#### Directions for this task
Could you convert the records below into a JSON list of strings, with one string per line, blank lines omitted, and the pictures left out?

--- Given entries ---

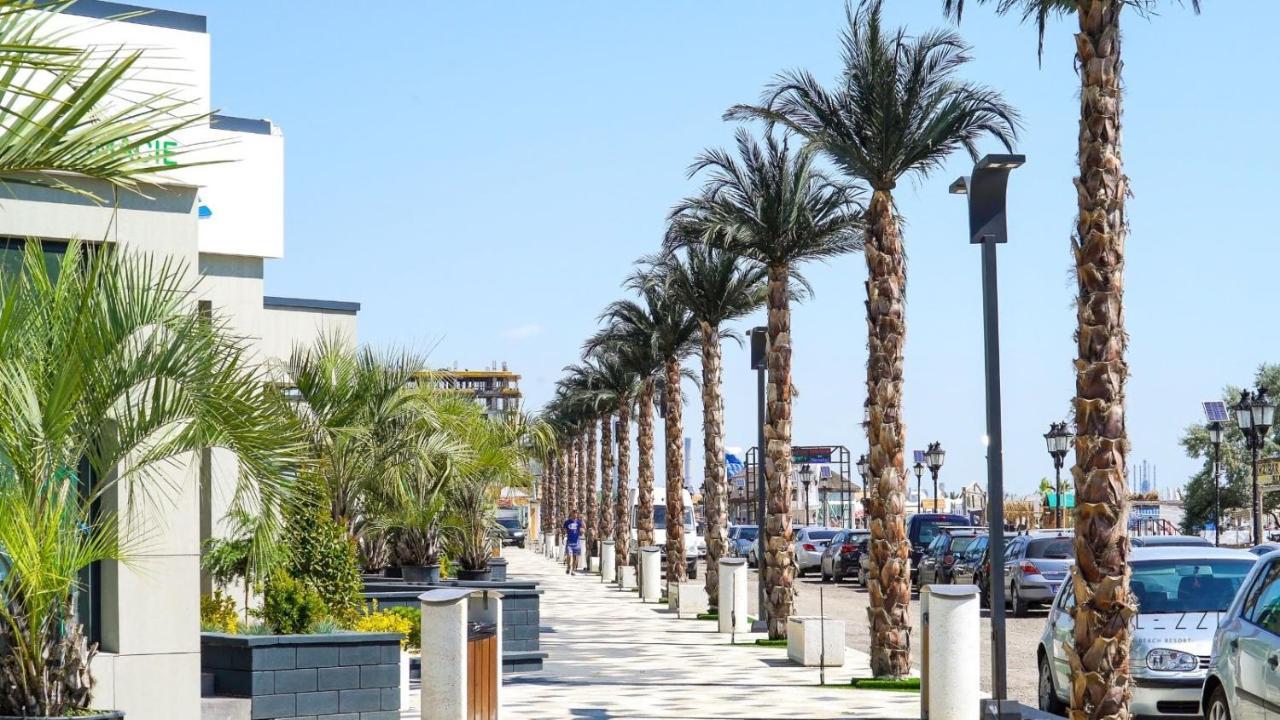 Mur Apartament Alezzi Beach Resort Navodari Bagian luar foto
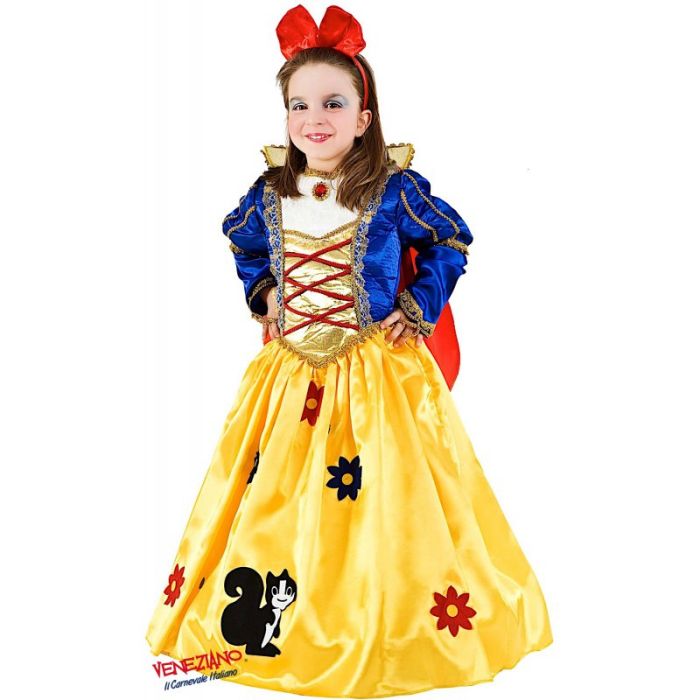 Costumi Carnevale Veneziano Vestito Principessa Bimba Anni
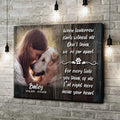 Pet Memorial Sign by Tailored Canvases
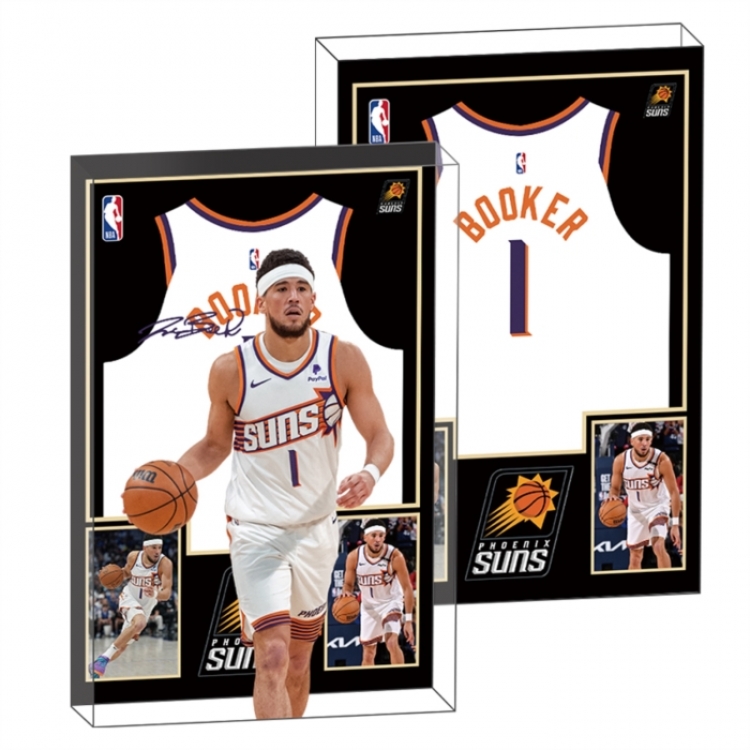 Booker Anime game acrylic card brick desktop decoration 8X12X1.2cm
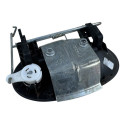 Maçaneta Externa Dianteira Esquerda Gm Celta 2003-2012 Preto Dianteira
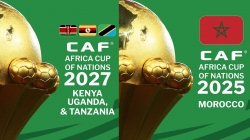 الكاف يعلن إقامة كأس أمم أفريقيا 2025 في المغرب ونسخة 2027 في كينيا وأوغندا وتنزانيا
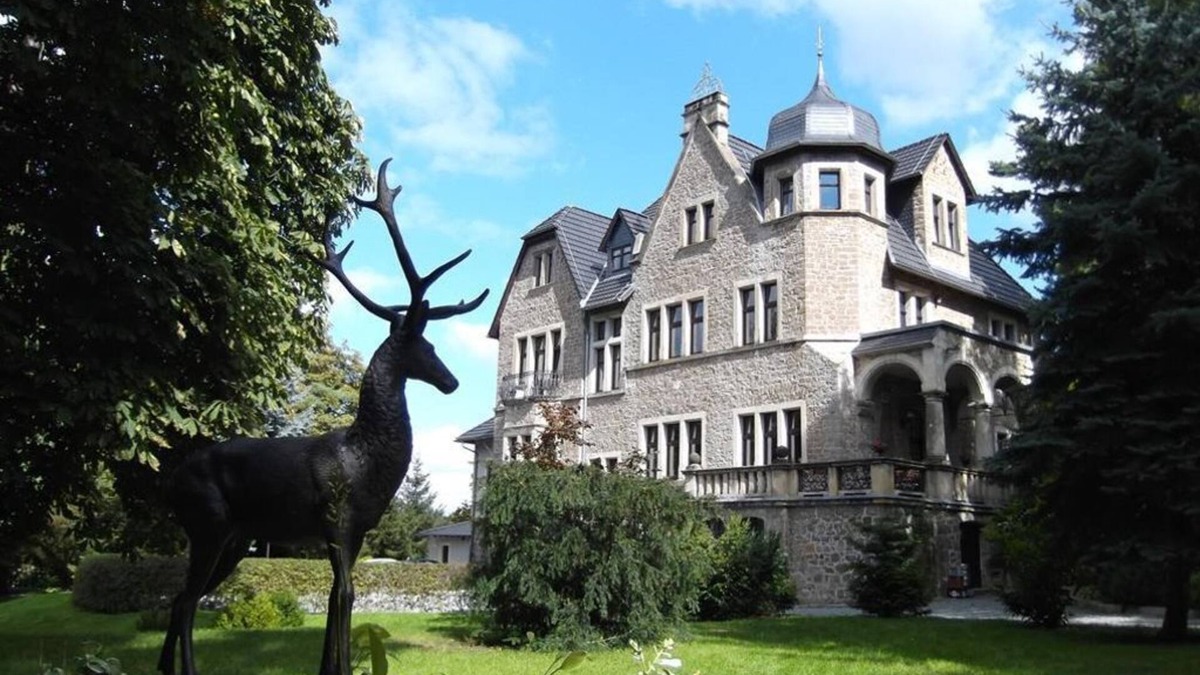 Bad Suderode House | Schloss Hotel Stecklenberg - double room, shower, WC, comfort
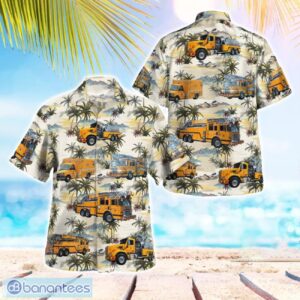 West Grove Fire Rescue 3D Hawaiian Shirt Product Photo 1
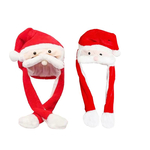 BONNET DE NOEL MOUSTACHE ANIME 1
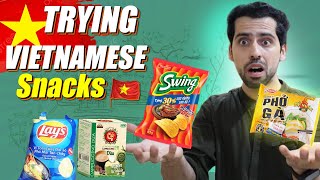 Trying the Best Vietnamese 🇻🇳 Snacks 😍😍  Part1  cravingsandcaloriesvlogs [upl. by Omrellig481]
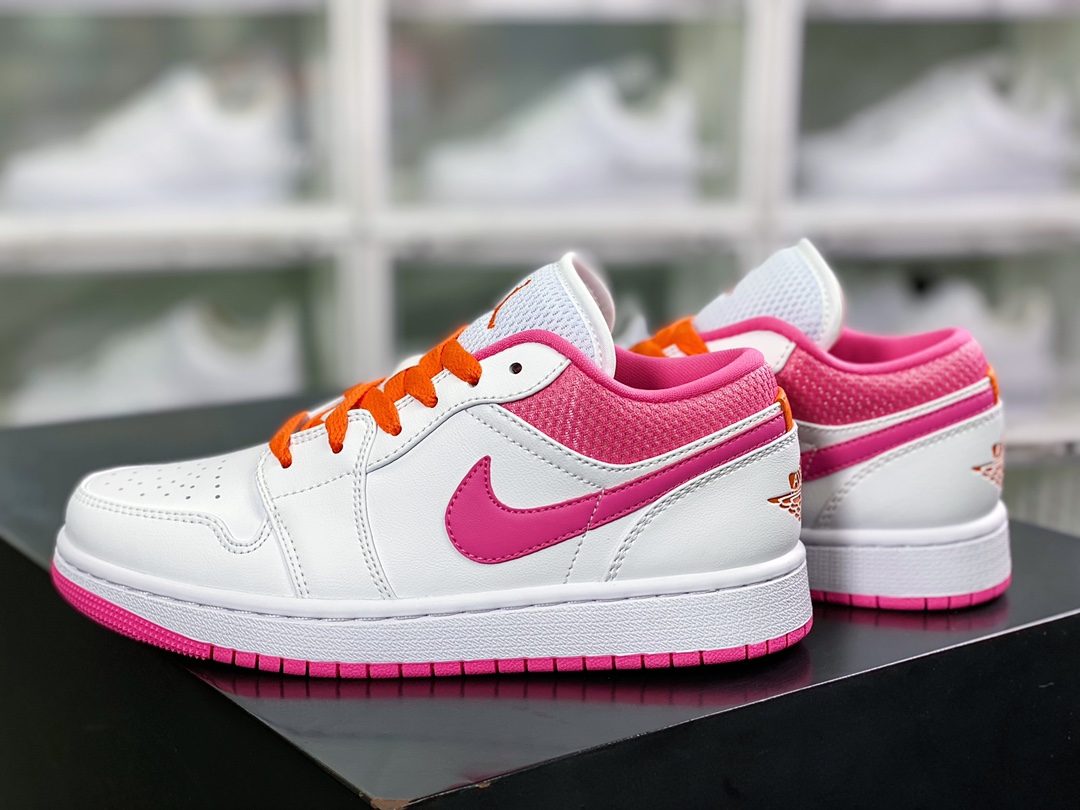 220  Air Jordan Retro 1 Low”Bordeaux”AJ1乔丹一代低帮篮球鞋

---

#### Result
[
  " Mur Apartament Alezzi Beach Resort Navodari Bagian luar foto",
  " Costumi Carnevale Veneziano Vestito Principessa Bimba Anni",
  " Pet Memorial Sign by Tailored Canvases",
  " Booker Anime game acrylic card brick desktop decoration 8X12X1.2cm",
  " Maçaneta Externa Dianteira Esquerda Gm Celta 2003-2012 Preto Dianteira",
  " الكاف يعلن إقامة كأس أمم أفريقيا 2025 في المغرب ونسخة 2027 في كينيا وأوغندا وتنزانيا",
  " Bad Suderode House | Schloss Hotel Stecklenberg - double room, shower, WC, comfort",
  " West Grove Fire Rescue 3D Hawaiian Shirt Product Photo 1",
  " BONNET DE NOEL MOUSTACHE ANIME 1",
  " Trying the Best Vietnamese 🇻🇳 Snacks 😍😍  Part1  cravingsandcaloriesvlogs [upl. by Omrellig481]",
  " 220  Air Jordan Retro 1 Low”Bordeaux”AJ1乔丹一代低帮篮球鞋"
]